What needs to be done
Begin at the line below that holds "Positive Organizational Scholarship" and end at the line that holds "Funny Slime Pet", transcribing each line exactly and skipping any picture.

Exercise material
= = = = = = =
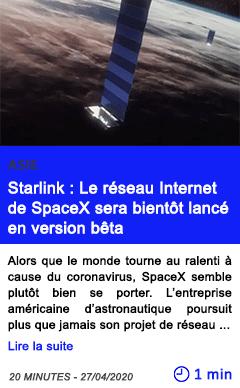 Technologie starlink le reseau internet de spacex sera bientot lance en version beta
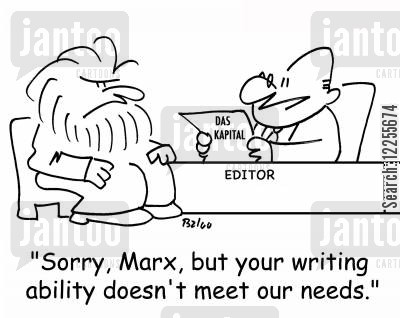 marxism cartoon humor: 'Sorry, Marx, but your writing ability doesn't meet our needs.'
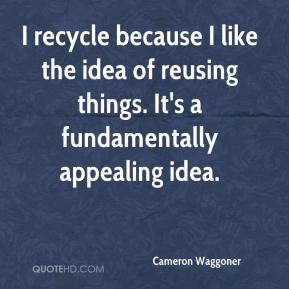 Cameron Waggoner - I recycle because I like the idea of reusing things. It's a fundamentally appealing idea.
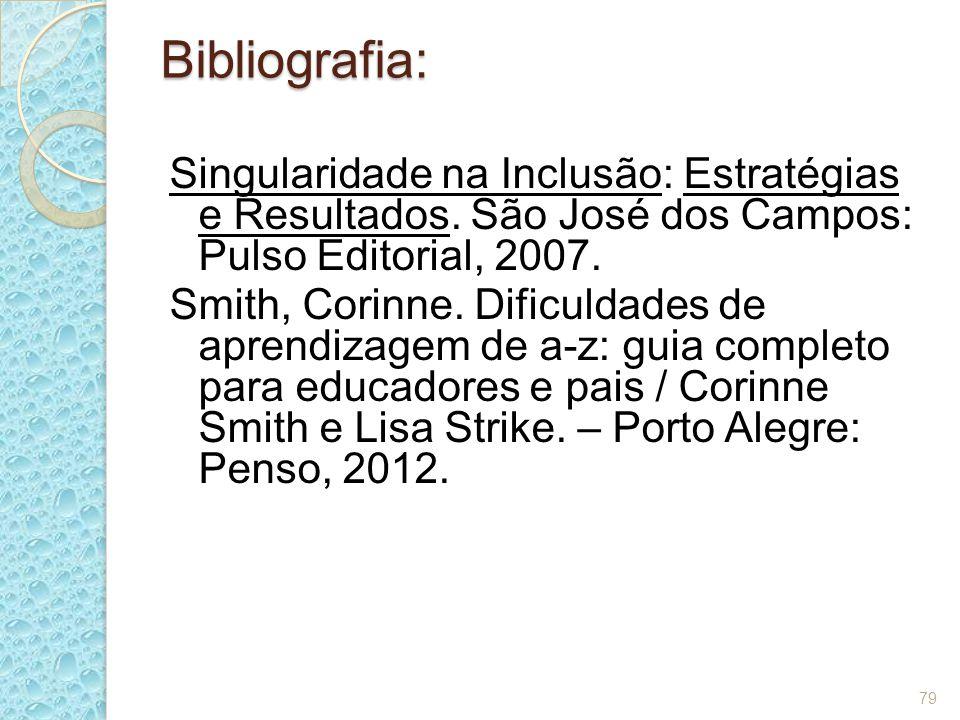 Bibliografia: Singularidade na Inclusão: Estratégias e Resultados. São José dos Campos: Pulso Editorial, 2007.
= = = = = = =
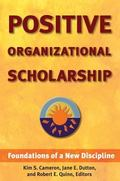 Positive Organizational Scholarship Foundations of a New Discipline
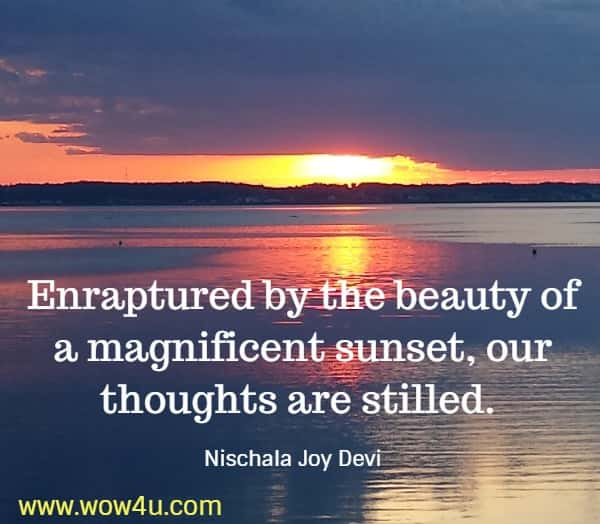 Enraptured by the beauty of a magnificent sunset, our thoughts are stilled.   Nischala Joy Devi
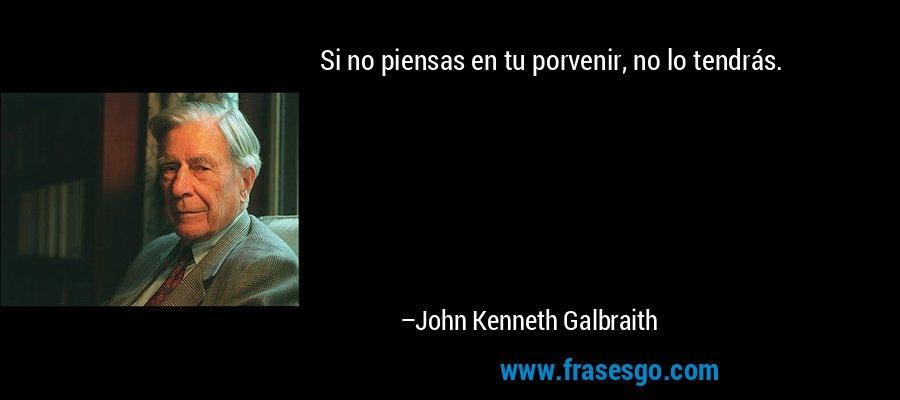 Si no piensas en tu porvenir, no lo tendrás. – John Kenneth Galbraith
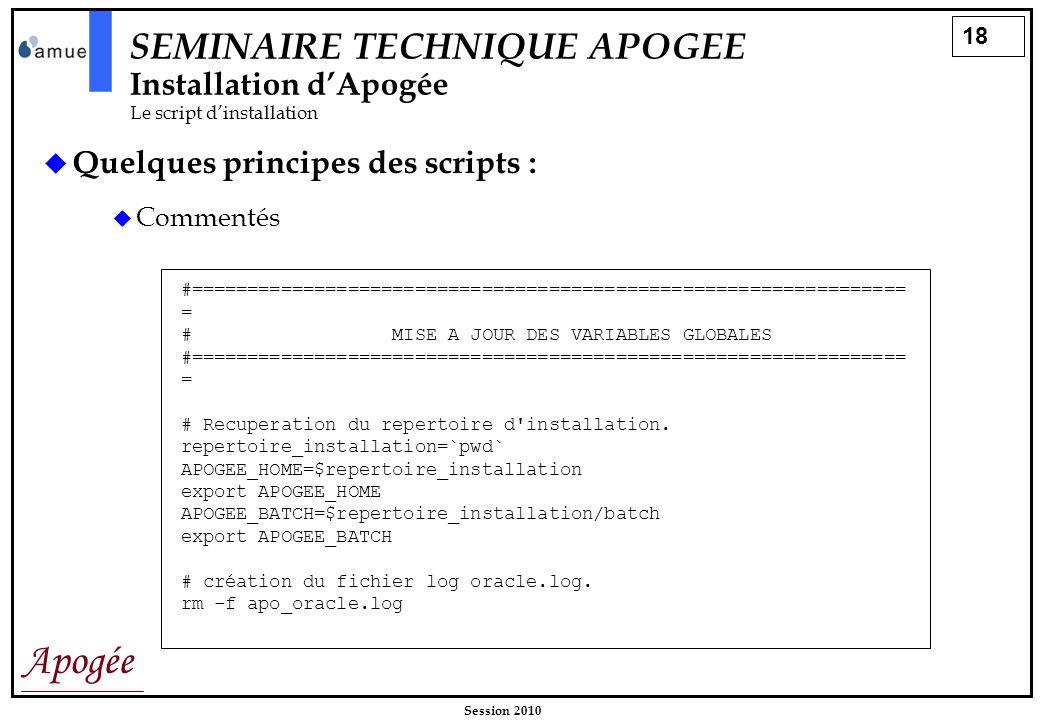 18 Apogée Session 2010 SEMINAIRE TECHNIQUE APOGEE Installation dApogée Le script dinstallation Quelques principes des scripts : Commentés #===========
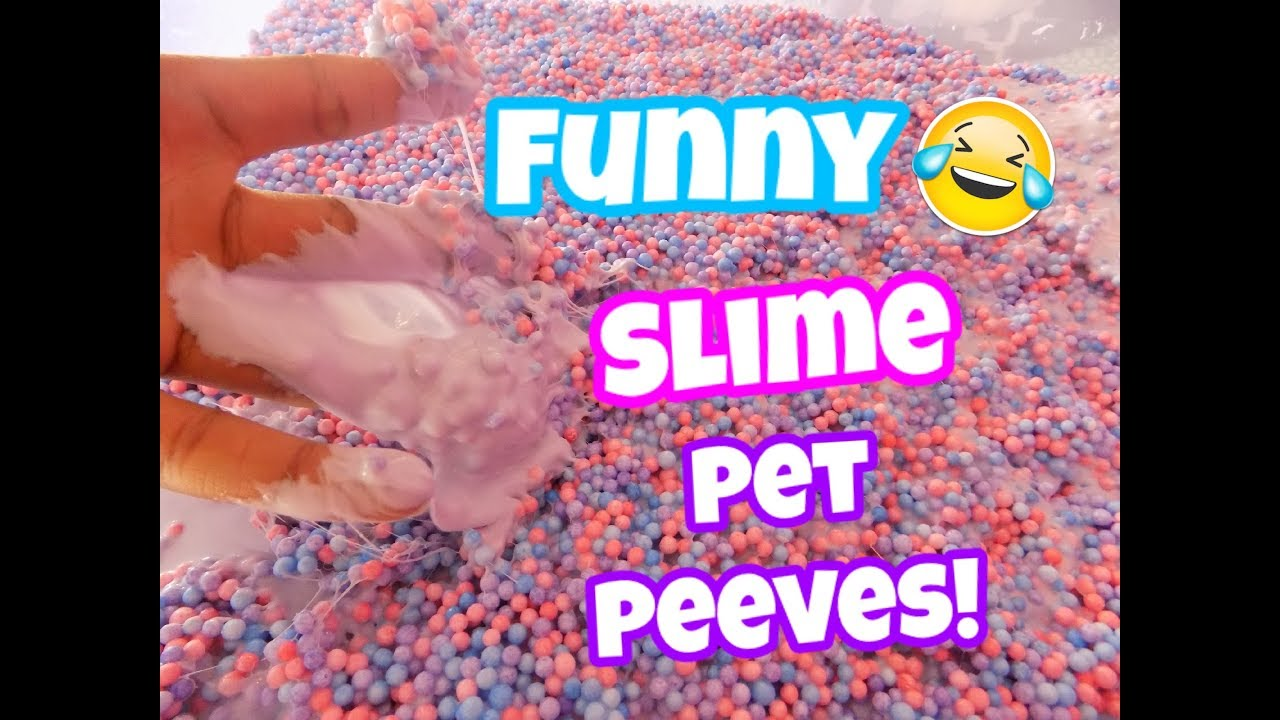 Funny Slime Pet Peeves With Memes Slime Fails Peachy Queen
= = = = = = =
Answer to this exercise
 Positive Organizational Scholarship Foundations of a New Discipline
 Enraptured by the beauty of a magnificent sunset, our thoughts are stilled.   Nischala Joy Devi
 Si no piensas en tu porvenir, no lo tendrás. – John Kenneth Galbraith
 18 Apogée Session 2010 SEMINAIRE TECHNIQUE APOGEE Installation dApogée Le script dinstallation Quelques principes des scripts : Commentés #===========
 Funny Slime Pet Peeves With Memes Slime Fails Peachy Queen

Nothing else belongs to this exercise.